* _AIM OF THE TASK_: Copy all the entries word for word, but omit the pictures.

Transcribed page contents
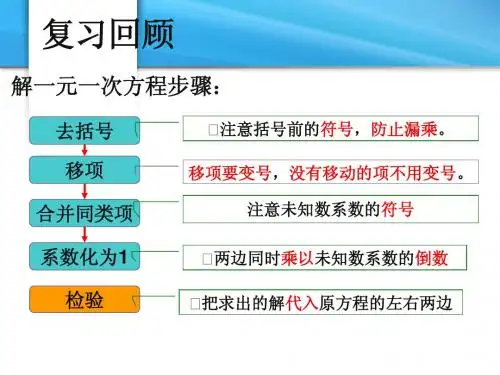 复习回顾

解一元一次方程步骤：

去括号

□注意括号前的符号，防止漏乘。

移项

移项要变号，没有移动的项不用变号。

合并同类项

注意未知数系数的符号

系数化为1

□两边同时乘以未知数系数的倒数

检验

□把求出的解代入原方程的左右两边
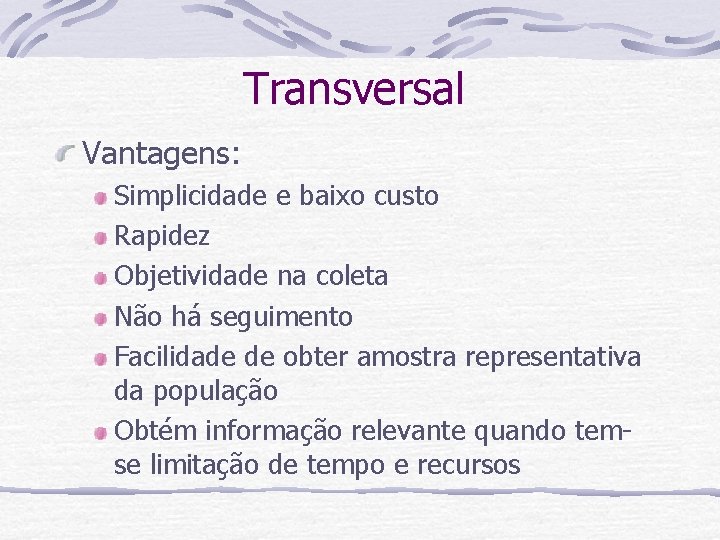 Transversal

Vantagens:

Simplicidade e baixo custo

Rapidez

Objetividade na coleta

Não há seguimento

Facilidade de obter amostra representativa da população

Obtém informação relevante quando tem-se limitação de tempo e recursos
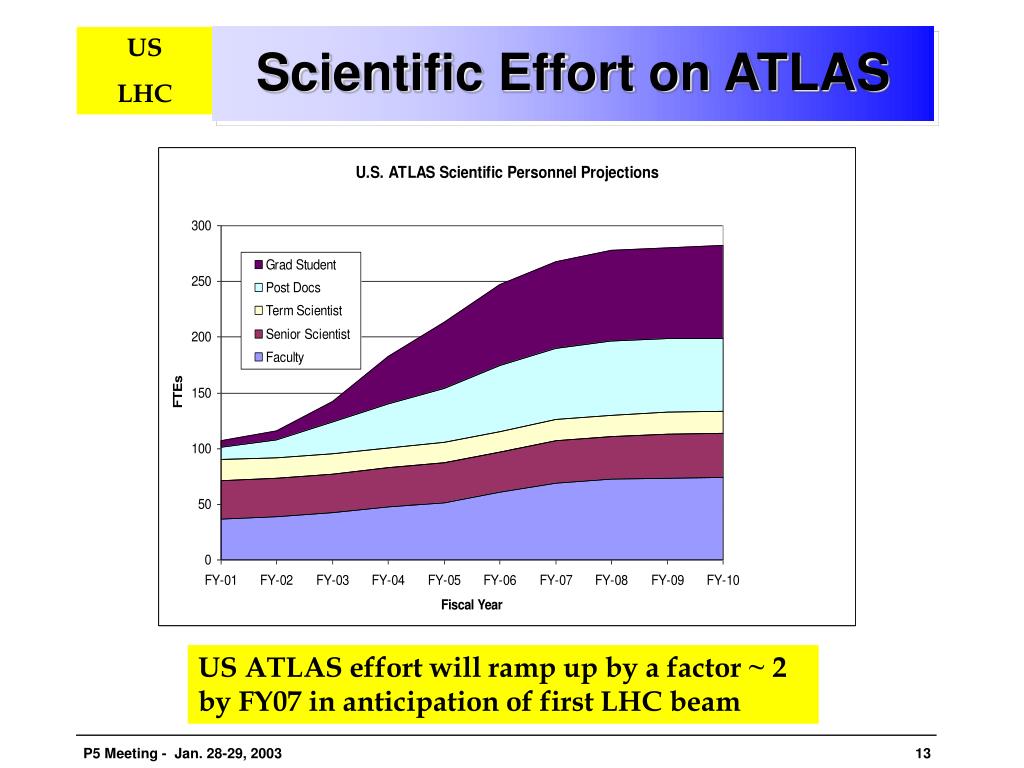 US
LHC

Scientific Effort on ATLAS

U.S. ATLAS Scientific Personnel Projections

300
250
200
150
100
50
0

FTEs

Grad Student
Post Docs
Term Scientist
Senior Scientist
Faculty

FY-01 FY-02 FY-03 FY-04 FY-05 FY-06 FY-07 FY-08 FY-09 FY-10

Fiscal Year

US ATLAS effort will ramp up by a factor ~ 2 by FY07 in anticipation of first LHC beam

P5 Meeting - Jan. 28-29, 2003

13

* _FINISHED TASK_:
 复习回顾

解一元一次方程步骤：

去括号

□注意括号前的符号，防止漏乘。

移项

移项要变号，没有移动的项不用变号。

合并同类项

注意未知数系数的符号

系数化为1

□两边同时乘以未知数系数的倒数

检验

□把求出的解代入原方程的左右两边
 Transversal

Vantagens:

Simplicidade e baixo custo

Rapidez

Objetividade na coleta

Não há seguimento

Facilidade de obter amostra representativa da população

Obtém informação relevante quando tem-se limitação de tempo e recursos
 US
LHC

Scientific Effort on ATLAS

U.S. ATLAS Scientific Personnel Projections

300
250
200
150
100
50
0

FTEs

Grad Student
Post Docs
Term Scientist
Senior Scientist
Faculty

FY-01 FY-02 FY-03 FY-04 FY-05 FY-06 FY-07 FY-08 FY-09 FY-10

Fiscal Year

US ATLAS effort will ramp up by a factor ~ 2 by FY07 in anticipation of first LHC beam

P5 Meeting - Jan. 28-29, 2003

13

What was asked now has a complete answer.